Tratamento da intoxicação por ácido acetilsalicílico

  • Carvão ativado

  • Diurese alcalina com cloreto de potássio

A menos que contraindicado (p. ex., estado mental alterado), carvão ativado deve ser administrado tão rápido quanto possível e, se houver ruídos hidroaéreos intestinais, é importante repetir a cada 4 horas até que o carvão ativado apareça nas fezes.

Após a correção das anormalidades de volume e eletrólitos, a diurese alcalina pode ser utilizada para aumentar o pH urinário, sendo ideal 8. A diurese alcalina é indicada para pacientes com qualquer sintoma de intoxicação e não deve ser retardada até que os níveis de salicilatos sejam determinados.

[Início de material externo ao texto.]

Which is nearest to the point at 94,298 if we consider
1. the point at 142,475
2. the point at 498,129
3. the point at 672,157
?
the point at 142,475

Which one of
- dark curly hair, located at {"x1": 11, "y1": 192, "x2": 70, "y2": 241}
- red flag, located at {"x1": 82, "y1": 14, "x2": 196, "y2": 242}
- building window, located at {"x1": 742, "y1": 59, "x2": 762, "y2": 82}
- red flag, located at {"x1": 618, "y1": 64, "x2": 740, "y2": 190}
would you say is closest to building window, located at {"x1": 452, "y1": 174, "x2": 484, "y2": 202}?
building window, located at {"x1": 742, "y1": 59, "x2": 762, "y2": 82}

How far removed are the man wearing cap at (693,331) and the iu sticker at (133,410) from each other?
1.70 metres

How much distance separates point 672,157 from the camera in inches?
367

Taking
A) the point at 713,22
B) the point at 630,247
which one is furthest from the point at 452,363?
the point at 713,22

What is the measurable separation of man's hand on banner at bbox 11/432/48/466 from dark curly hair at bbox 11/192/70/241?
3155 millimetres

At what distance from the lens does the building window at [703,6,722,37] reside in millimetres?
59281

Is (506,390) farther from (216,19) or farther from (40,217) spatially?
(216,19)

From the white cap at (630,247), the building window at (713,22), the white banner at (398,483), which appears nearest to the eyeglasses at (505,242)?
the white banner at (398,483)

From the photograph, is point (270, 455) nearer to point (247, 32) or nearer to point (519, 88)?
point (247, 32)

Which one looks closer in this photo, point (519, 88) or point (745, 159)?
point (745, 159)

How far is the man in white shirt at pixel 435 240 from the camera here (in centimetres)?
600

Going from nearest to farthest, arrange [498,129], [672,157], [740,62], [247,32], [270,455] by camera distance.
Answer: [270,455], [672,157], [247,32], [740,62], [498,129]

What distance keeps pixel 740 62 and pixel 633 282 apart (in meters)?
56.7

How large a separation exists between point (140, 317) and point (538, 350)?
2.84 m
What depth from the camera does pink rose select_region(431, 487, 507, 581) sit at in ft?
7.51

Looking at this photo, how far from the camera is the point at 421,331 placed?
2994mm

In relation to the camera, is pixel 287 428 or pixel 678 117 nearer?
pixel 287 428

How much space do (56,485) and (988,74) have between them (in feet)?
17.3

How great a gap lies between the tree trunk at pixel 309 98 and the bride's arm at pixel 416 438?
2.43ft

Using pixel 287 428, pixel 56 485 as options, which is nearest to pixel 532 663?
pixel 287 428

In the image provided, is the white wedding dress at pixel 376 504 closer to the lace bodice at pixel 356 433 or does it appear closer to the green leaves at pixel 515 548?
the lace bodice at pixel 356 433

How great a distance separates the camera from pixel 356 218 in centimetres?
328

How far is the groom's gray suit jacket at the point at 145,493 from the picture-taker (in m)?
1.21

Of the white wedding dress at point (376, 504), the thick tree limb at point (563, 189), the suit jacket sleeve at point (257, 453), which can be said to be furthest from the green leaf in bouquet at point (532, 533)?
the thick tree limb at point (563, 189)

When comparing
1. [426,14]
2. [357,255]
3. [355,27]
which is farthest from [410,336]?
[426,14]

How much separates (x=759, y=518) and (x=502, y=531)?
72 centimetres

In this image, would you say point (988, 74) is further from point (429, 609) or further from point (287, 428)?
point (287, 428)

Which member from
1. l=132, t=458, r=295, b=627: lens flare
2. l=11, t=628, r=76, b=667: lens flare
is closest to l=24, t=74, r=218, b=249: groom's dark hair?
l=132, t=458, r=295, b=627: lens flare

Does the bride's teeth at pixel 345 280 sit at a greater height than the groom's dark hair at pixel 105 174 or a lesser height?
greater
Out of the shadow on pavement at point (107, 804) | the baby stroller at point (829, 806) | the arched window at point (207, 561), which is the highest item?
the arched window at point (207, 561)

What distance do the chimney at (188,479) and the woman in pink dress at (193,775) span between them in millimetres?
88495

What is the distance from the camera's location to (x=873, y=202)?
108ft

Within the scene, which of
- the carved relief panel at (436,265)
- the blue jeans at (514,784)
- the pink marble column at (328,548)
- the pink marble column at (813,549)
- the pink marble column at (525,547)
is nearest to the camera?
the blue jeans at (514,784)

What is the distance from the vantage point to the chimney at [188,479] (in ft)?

Esta intervenção é segura e aumenta exponencialmente a excreção renal dos salicilatos. Como a hipopotassemia pode interferir na diurese alcalina, administram-se aos pacientes uma solução de 1 L de SG a 5%, 3 ampolas de 50 mEq (50 mmol) de bicarbonato de sódio e 40 mEq (40 mmol) de cloreto de sódio a 1,5 a 2 vezes a taxa de líquido IV de manutenção. O potássio sérico deve ser monitorado. Como a sobrecarga de volume pode causar edema pulmonar, os pacientes devem ter a função respiratória monitorada.

Fármacos que aumentam o HCO3 (bicarbonato) urinário (p. ex., acetazolamida) devem ser evitadas porque podem agravar a acidose metabólica e diminuir o pH sanguíneo. Fármacos que diminuem a respiração devem ser evitados, se possível, pois podem prejudicar hiperventilação e alcalose respiratória, diminuindo pH sanguíneo.

A febre é tratada com medidas físicas como resfriamento externo. Para convulsões, utilizam-se benzodiazepinas. Em pacientes com rabdomiólise, hidratação adequada e débito urinário são cruciais; diurese alcalina auxilia na prevenção da insuficiência renal.

A hemodiálise é indicada para aumentar a eliminação dos salicilatos em pacientes com graves danos neurológicos, insuficiência renal ou respiratória e acidemia, apesar de outras medidas, ou para pacientes com níveis séricos de salicilatos muito altos (> 100 mg/dL [> 7,25 mmol/L] com superdosagem aguda ou > 60 mg/dL [> 4,35 mmol/L] com superdosagem crônica).

O tratamento de alterações ácido-básicas nos pacientes com intoxicação por salicilato com necessidade de entubação endotraqueal e ventilação mecânica para proteção das vias respiratórias ou oxigenação pode ser extremamente desafiador. Em geral, os pacientes entubados provavelmente precisam fazer diálise e serem acompanhados atentamente por um especialista em tratamento intensivo.

Pontos-chave

  • A intoxicação por salicilato causa alcalose respiratória e, por um mecanismo independente, acidose metabólica.

  • Considerar intoxicação por salicilato nos pacientes com achados inespecíficos (p. ex., alteração do estado mental, acidose metabólica, edema pulmonar não cardiogênico, febre), mesmo quando não houver história de ingestão.

  • Estimar a gravidade da intoxicação pelo nível de salicilato e pela gasometria arterial.

  • O tratamento é feito com carvão ativado e diurese alcalina ou KCI extra.

  • Considerar hemodiálise se a intoxicação for grave.